I’ve been working with F5-TTS for the past week to fine-tune it on Arabic lang. My dataset is around 5 hours of very clean, diverse, single-speaker. my GPU is 4090 RTX and I used around 1000 epoches for this,

The problem is that during training, after about 50% of the epochs pass, the sample outputs in ckpts/Arabic_new/samples/ start sounding good—almost identical to the base data. But when the training is done, and I try generating audio using the final checkpoints, the output becomes pretty much unintelligible. The tone and style are fine, but you can’t understand the words at all. I’ve tried both the Gradio interface and CLI tools with the same checkpoints, but no luck—they both give me the same garbled output.

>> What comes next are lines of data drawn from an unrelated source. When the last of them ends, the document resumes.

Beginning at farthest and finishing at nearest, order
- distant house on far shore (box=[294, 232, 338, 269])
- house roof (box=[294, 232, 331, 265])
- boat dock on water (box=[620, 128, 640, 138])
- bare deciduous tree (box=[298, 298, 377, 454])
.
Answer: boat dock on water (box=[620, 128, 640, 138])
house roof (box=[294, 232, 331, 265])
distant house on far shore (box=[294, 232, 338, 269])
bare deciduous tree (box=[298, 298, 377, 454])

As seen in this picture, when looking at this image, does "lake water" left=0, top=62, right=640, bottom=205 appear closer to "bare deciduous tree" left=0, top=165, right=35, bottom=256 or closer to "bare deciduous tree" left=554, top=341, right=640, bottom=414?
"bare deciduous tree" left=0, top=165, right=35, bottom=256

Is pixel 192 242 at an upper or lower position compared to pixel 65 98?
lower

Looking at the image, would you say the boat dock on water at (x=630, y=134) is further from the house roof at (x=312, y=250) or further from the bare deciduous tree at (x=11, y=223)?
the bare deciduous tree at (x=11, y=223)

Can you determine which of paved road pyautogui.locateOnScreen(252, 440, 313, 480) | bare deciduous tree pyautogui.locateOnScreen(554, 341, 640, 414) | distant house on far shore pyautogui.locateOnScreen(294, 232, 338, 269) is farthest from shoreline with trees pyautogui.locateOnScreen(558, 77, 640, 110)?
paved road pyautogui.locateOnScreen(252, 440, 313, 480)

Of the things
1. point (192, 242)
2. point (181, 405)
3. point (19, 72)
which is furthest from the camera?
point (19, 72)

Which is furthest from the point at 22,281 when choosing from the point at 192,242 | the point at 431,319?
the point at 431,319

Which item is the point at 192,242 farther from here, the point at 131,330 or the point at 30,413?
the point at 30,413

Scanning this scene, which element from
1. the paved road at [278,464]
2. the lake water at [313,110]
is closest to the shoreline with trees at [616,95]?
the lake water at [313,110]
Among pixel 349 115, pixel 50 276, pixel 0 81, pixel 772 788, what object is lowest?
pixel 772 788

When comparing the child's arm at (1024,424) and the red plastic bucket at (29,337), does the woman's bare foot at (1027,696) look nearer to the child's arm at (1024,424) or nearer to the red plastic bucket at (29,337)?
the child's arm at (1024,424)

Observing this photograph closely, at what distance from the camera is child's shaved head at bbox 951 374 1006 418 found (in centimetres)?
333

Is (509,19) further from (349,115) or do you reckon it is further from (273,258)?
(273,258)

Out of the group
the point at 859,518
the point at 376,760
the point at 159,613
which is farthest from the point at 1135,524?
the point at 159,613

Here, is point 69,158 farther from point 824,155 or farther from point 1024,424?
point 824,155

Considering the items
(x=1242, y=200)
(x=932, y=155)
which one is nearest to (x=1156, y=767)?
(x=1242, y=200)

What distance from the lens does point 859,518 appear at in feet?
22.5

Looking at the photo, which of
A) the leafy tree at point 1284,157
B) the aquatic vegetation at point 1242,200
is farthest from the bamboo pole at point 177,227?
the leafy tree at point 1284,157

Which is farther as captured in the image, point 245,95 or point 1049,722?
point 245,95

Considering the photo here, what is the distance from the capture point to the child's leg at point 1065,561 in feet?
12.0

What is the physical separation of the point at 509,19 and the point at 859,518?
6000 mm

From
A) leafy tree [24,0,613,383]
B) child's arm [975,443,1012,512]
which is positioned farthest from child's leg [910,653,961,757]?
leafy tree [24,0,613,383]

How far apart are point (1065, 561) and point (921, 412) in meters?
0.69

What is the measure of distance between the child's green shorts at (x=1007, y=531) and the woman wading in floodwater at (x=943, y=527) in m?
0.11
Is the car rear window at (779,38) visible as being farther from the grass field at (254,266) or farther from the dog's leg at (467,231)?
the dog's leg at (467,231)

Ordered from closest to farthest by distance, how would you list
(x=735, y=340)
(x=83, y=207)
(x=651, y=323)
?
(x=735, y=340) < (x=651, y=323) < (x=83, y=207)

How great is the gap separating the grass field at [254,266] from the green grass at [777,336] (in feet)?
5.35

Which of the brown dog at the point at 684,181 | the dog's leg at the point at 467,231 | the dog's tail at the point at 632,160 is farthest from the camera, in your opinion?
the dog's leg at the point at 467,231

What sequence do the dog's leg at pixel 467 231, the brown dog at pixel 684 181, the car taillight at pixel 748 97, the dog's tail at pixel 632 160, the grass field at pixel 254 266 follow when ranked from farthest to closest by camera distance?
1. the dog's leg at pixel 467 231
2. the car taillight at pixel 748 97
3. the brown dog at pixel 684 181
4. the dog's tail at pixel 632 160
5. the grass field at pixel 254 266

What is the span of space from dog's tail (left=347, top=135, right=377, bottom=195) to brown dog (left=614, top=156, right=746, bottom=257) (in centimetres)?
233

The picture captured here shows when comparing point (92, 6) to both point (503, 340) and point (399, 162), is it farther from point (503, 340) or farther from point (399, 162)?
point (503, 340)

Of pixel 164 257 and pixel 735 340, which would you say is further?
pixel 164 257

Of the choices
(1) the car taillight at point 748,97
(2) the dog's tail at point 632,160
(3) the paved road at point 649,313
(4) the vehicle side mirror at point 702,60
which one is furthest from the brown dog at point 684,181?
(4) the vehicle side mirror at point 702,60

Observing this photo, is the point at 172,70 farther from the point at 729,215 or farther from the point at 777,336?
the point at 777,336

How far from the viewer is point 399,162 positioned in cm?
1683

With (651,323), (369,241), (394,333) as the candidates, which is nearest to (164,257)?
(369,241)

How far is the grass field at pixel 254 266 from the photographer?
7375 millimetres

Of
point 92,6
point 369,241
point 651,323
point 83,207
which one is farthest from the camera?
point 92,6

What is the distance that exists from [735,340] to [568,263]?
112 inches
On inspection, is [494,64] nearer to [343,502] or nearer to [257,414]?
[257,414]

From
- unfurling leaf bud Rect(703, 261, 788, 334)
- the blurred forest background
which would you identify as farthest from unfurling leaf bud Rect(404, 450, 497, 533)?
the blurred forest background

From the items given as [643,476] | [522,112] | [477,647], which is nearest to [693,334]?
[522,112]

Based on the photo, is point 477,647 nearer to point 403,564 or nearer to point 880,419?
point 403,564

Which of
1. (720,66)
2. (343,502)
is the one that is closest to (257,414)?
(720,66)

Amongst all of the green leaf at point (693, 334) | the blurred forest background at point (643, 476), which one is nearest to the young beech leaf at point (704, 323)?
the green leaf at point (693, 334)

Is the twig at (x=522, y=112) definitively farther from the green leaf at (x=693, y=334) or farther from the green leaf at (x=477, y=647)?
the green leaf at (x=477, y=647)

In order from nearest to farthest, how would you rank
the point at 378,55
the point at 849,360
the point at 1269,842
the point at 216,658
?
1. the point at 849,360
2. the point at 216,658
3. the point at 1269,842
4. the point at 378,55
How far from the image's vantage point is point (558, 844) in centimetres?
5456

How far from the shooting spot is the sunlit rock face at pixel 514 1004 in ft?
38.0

I check the code, specially how it generates these sample outputs during training. from what I see it uses intermediate checkpoints to generate mel-spectrograms for the given gen_text and then passes those through the vocoder.
So, if the samples during training are generated like this, why can’t I recreate the same quality when I use the final checkpoints? Am I missing something obvious here?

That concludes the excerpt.